If one were to specify a language "nonBrokenC" which augments the C Standard with the following sentence:

  • If parts of the Standard, together with a platform's documentation, K&R1, and K&R2 would describe the behavior of some construct, but some other part of the Standard would characterize the action as undefined, the definition will take precedence.

then most C implementations would be configurable to process nonBrokenC. Compilers may, even with optimizations disabled, vary in things which were never documented in any of the above places, such as how they hold the values of automatic-duration objects whose address is not taken. Thus, for example, something like:

int test1(void)
{
  int x[1],y;
  x[1] = 2;
  return y;
}

might store the value 2 into the storage used to hold y and then return the contents of that storage, but because the address of y is never taken, implementations may even without optimizations enabled decide not to place it on the stack immediately after x.
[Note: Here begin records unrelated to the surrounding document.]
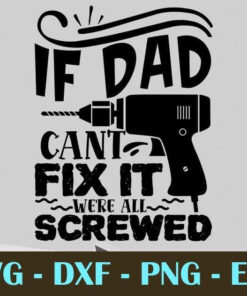 If dad cant fix it we are all screwed, Dad, Father's Day, Customizable Layered Svg, Svg Eps Png Dxf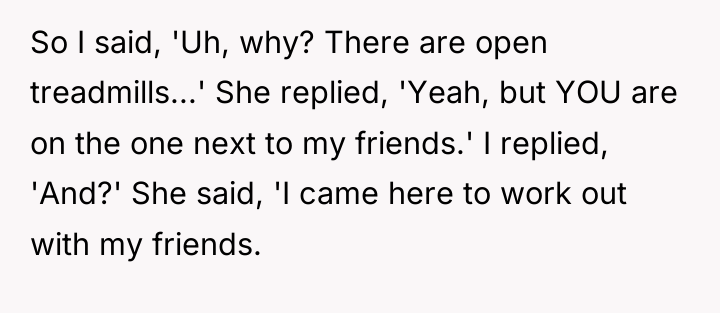 So I said, 'Uh, why? There are open treadmills...' She...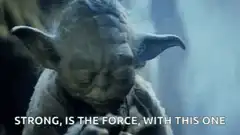 Yoda Strong Is The Force With This One
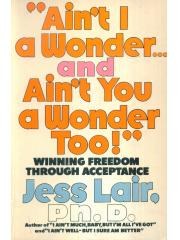 Ain  I a wonder ... and ain  you a wonder， too!: Winning freedom through acceptance pdf epub mobi 电子书 下载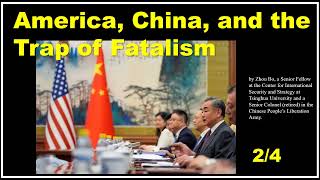 America China and the Trap of Fatalism How to Manage the World’s Most Important Relationship [upl. by Haidebej490]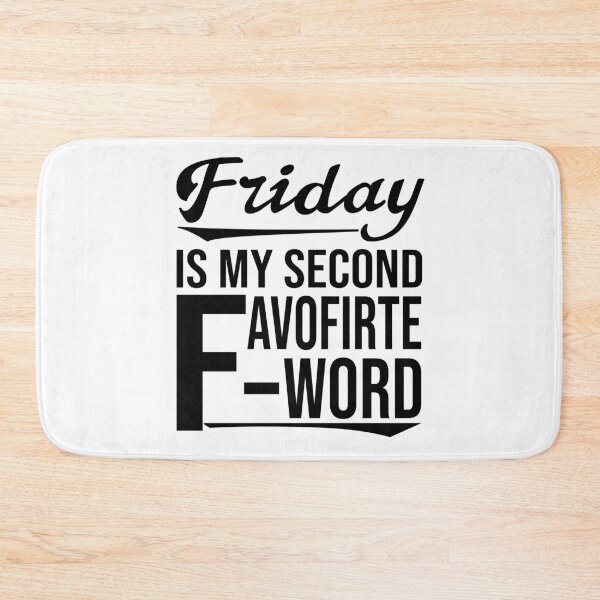 Item preview, Friday is my second favorite f word designed and sold by kmario.
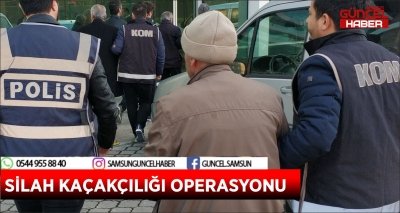 SİLAH KAÇAKÇILIĞI OPERASYONU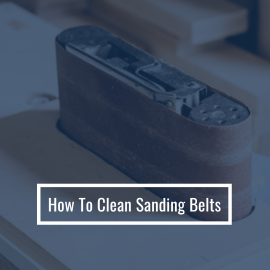 How To Clean Sanding Belts And Tips To Extend A Belt Life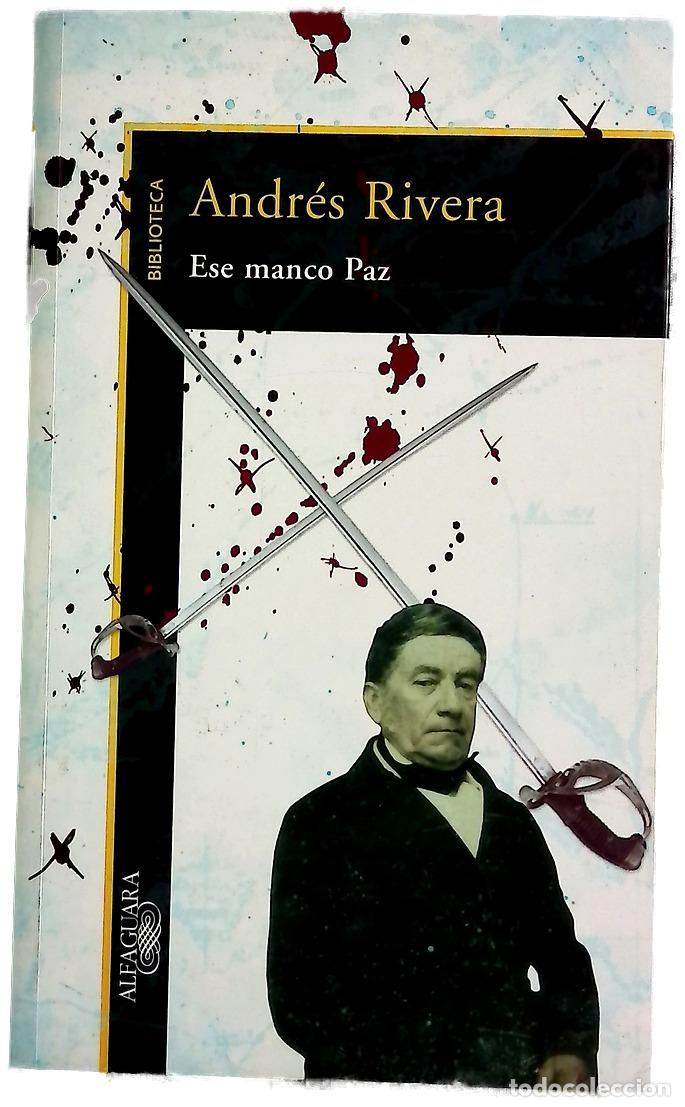 Libros: Ese manco paz - Rivera, Andr&eacute;s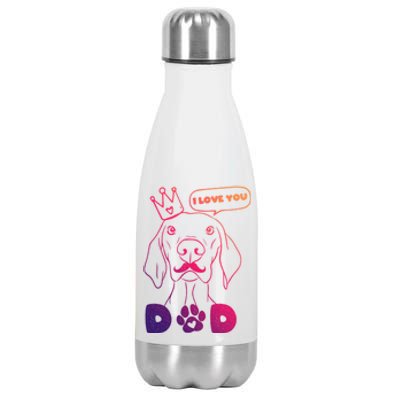 Funny Dog In Crown And Mustache I Love You Dad Gift Stainless Steel Insulated Water Bottle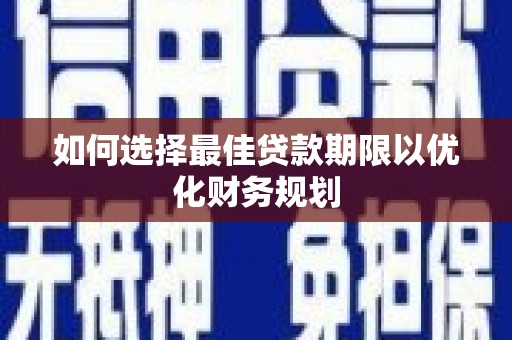 凤林如何选择最佳贷款期限以优化财务规划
On the other hand, given something like:

unsigned mul_mod_65536(unsigned short x, unsigned short y)
{
  return (x*y) & 0xFFFF;
}

I would doubt that any compiler for a system with 32-bit two's-complement int type would, unless optimizations or extra diagnostics are disabled, generate code that does anything other than yield the bottom 16 bits of the arithmetic product of x and y, even if that product would fall in the range 0x80000000u to 0xFFFFFFFFu, and would regard any compiler for a 32-bit two's-complement platform where such computation could arbitrarily corrupt memory as untrustworthy even though the Standard had failed to anticipate that compilers for such platforms might behave that way and thus failed to forbid such behavior.